— Document passage —
########################################

Government Shutdown Threat Prompts Obama, GOP To Scramble To Strike Budget Deal

Government Shutdown Looms As Clock Approaches Midnight

WASHINGTON - The federal government lurched toward a shutdown for the first time in 15 years on Friday as Republicans and Democrats in Congress struggled for a way out and swapped increasingly incendiary charges over which side was to blame.

The Obama administration readied hundreds of thousands of furlough notices for federal workers, to be released if no deal was reached by a midnight deadline to keep operations running.

"We know the whole world is watching us today," said Senate Majority Leader Harry Reid, D-Nev., and into the night the two sides were still swapping proposals from opposite wings of the Capitol in search of an elusive agreement.

Republicans placed the House on standby for a late-night vote, in case a decision was made to seek a stopgap bill to keep the government running for a few days to allow more time for negotiations.

########################################

— Data excerpts —
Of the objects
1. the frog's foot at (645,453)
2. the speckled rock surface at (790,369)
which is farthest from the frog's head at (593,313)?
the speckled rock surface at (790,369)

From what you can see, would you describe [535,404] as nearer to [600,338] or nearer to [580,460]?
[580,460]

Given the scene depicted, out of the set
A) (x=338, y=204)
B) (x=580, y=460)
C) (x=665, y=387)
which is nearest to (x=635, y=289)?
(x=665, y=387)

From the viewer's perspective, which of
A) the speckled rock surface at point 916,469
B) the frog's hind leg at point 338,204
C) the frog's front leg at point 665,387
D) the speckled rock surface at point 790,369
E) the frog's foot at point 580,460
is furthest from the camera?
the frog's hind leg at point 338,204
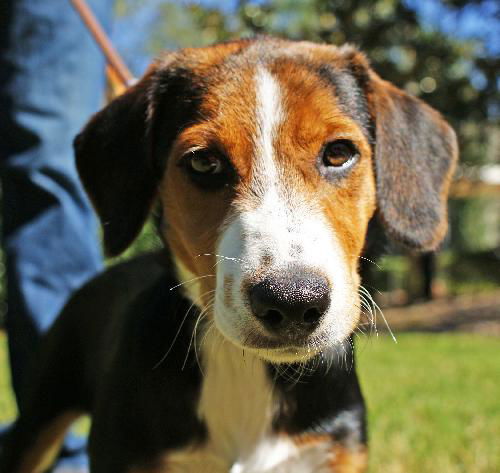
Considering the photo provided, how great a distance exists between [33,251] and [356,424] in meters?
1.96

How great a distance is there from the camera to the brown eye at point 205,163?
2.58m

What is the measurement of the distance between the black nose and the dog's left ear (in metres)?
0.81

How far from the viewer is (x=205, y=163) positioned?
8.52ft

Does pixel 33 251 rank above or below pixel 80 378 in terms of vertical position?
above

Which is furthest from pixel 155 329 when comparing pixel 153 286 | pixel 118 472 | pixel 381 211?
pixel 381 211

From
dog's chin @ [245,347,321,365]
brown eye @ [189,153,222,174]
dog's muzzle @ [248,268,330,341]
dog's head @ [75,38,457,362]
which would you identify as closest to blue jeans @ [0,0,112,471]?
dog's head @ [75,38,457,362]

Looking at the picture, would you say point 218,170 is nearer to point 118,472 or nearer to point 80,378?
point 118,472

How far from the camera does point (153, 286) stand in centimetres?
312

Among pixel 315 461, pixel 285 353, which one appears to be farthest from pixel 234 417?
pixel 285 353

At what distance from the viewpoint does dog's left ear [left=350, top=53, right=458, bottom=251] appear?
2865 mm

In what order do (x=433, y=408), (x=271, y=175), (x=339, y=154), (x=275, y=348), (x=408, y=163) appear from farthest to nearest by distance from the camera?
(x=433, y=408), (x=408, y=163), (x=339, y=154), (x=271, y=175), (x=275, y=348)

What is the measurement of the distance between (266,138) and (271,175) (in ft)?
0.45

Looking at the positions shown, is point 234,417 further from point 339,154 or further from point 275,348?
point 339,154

########################################

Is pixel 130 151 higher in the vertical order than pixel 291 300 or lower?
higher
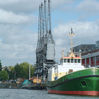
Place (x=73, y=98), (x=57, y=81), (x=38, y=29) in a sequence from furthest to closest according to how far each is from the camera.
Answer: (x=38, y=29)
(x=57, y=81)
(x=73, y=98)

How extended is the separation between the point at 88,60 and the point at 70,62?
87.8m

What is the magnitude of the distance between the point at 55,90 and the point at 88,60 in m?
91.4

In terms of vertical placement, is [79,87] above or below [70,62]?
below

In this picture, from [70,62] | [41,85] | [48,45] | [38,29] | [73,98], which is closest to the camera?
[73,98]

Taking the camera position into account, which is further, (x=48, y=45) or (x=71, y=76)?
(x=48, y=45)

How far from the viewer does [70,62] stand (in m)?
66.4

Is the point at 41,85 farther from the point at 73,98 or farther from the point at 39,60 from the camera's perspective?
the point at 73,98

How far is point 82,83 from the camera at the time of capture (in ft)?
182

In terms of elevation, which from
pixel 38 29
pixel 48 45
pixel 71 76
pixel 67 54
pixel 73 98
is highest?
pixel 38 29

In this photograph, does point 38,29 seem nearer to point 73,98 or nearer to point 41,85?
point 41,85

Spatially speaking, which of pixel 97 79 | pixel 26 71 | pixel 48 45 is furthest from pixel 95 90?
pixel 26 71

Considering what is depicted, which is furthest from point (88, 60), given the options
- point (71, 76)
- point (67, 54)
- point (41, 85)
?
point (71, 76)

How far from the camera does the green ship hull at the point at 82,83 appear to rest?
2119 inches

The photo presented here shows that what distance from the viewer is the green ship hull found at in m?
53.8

########################################

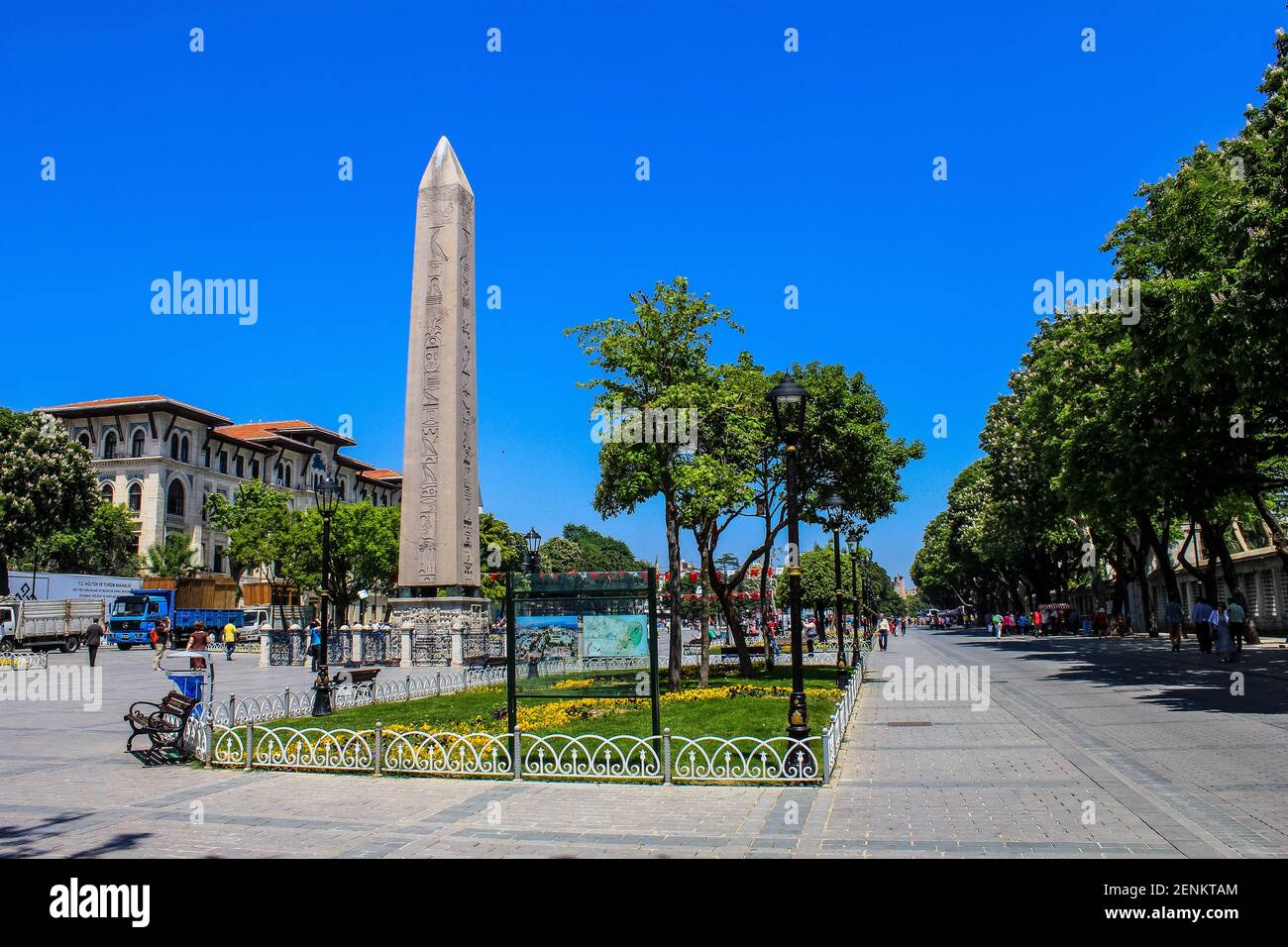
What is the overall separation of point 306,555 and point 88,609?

########################################

— Tasks for this exercise —
A. According to the shutdown article, what did the Obama administration have ready to release if no deal was reached by midnight?
B. Echo a passage of the shutdown article verbatim, beginning at the words "Government Shutdown Looms" and stopping after the words "keep operations running.".

— Answers for the tasks —
A. Hundreds of thousands of furlough notices for federal workers.

B.
Government Shutdown Looms As Clock Approaches Midnight

WASHINGTON - The federal government lurched toward a shutdown for the first time in 15 years on Friday as Republicans and Democrats in Congress struggled for a way out and swapped increasingly incendiary charges over which side was to blame.

The Obama administration readied hundreds of thousands of furlough notices for federal workers, to be released if no deal was reached by a midnight deadline to keep operations running.